In dieser neuen Realität des Welthandels verändern sich auch die Rahmenbedingungen für die deutsche Politik. Deutschland wird gleichsam zum „Reich der Mitte“, nicht nur in Europa, sondern auch zwischen Europa und China. Durch seine Wirtschaftskraft und seine Bedeutung im Welthandel ist es für die Mittlerrolle prädestiniert. Dies ist längst allen Beteiligten klar, insbesondere der chinesischen Führungsspitze, die massiv für den Ausbau der chinesisch-deutschen Beziehungen wirbt. Welche neuen Weichenstellungen sich daraus in Zukunft ergeben werden, ist noch unklar, doch im Hinblick auf den Solarstreit lassen sich mindestens zwei Handlungsfelder identifizieren: der industrielle Wandel von Traditionsbranchen zu neuen Technologien sowie die technologische und wirtschaftliche Wende zu nachhaltiger Energieerzeugung, die vielbeschworene Energiewende.

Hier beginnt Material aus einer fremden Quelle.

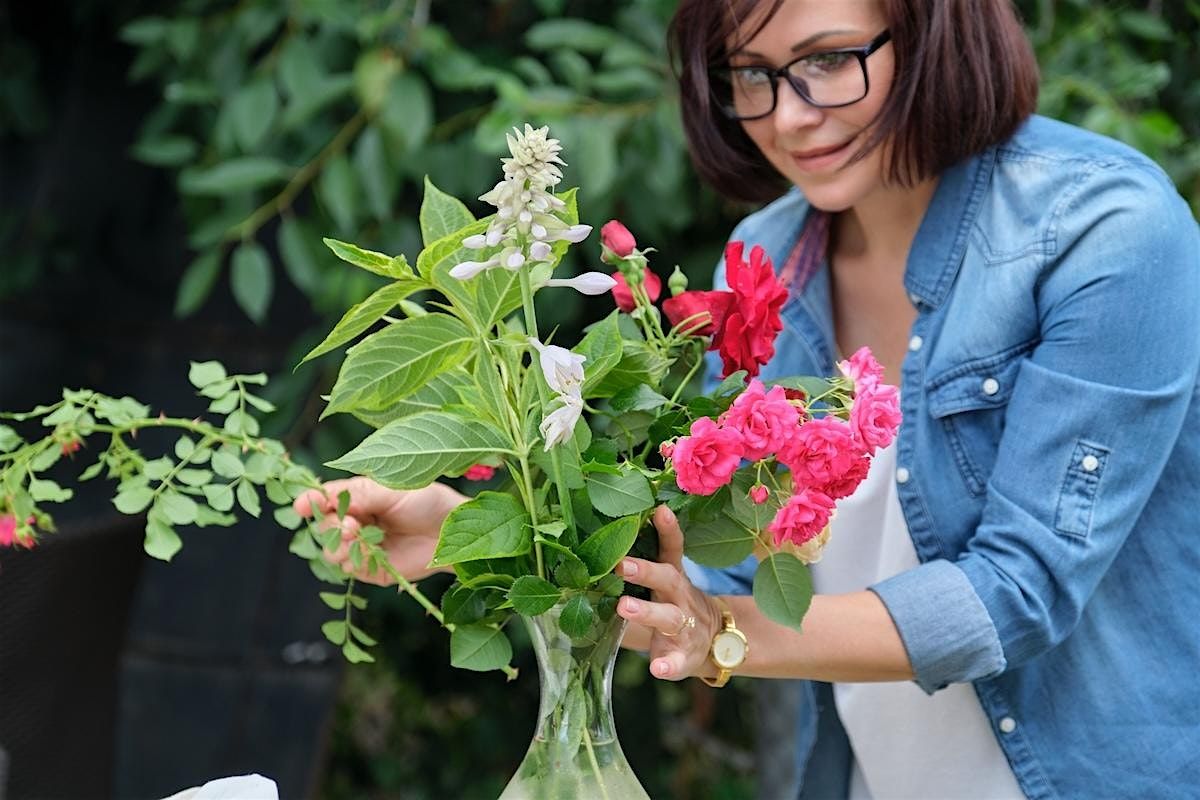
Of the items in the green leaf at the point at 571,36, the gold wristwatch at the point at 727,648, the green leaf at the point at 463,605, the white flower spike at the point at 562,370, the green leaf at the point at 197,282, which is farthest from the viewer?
the green leaf at the point at 197,282

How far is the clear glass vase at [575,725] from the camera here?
34.1 inches

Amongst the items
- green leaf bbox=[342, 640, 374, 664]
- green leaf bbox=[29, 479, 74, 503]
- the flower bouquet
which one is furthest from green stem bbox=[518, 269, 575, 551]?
green leaf bbox=[29, 479, 74, 503]

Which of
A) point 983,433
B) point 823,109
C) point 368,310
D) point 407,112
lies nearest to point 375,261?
point 368,310

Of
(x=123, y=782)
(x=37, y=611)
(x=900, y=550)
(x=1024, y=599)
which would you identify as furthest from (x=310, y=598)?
(x=1024, y=599)

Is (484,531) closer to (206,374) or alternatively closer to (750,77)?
(206,374)

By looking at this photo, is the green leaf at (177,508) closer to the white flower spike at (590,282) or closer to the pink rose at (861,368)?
the white flower spike at (590,282)

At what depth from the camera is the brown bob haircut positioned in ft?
3.76

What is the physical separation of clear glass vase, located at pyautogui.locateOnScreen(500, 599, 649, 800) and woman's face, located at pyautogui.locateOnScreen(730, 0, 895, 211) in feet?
1.50

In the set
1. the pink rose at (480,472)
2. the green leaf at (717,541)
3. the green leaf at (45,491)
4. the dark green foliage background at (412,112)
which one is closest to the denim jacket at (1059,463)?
the green leaf at (717,541)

Beim ersten Punkt sind China und Deutschland zumindest teilweise Konkurrenten; die Probleme deutscher Photovoltaik-Produzenten aufgrund von Dumping und Subventionierung chinesischer Unternehmen belegen das. Die Herausforderung für die beiden Länder besteht hier darin, statt auf Nullsummenkonkurrenz auf Synergien zu setzen, indem sie ihre jeweiligen vertikalen Wettbewerbsvorteile identifizieren und akzeptieren. „Vertikale Arbeitsteilung entlang transnationaler Wertschöpfungsketten“ lautet die Devise, und auch die WTO kann im Rahmen ihrer „Made in the World“-Initiative dazu einen Beitrag leisten.

Gelingt eine Einigung in diesem Punkt, so locken im zweiten Handlungsfeld, der Energiewende, enorme Kooperationspotenziale. Denn hier stellen sich beiden Ländern ähnliche Probleme, wobei sie allerdings in China um ein Vielfaches größer und drängender sind. Für China ist die Wende weg vom Wachstum zu jedem Preis und hin zur Nachhaltigkeit ein Muss. Gleichwohl verbietet sich der deutsche Weg der Subventionierung erneuerbarer Energien durch Umlage der Kosten auf die Masse der Stromverbraucher für China. Auch in Deutschland wächst angesichts rasant gestiegener Kosten der Reformdruck bei der Förderung erneuerbarer Energien. Es liegt nahe, dass beide neue Wege der Förderung erneuer­barer Energien gemeinsam ausloten.

Gemeinsam für Erneuerbare

Nur durch internationale Kooperation und (wohl auch) effektiven Multilateralismus lassen sich die Probleme von technologischer Erneuerung und Nachhaltigkeit lösen. Die Monopolkommission, Beratungsgremium der Bundesregierung in Sachen Wettbewerbspolitik, hat sich vor kurzem in ähnlicher Weise geäußert und eine Koordinierung der EE-Förderung in der EU empfohlen.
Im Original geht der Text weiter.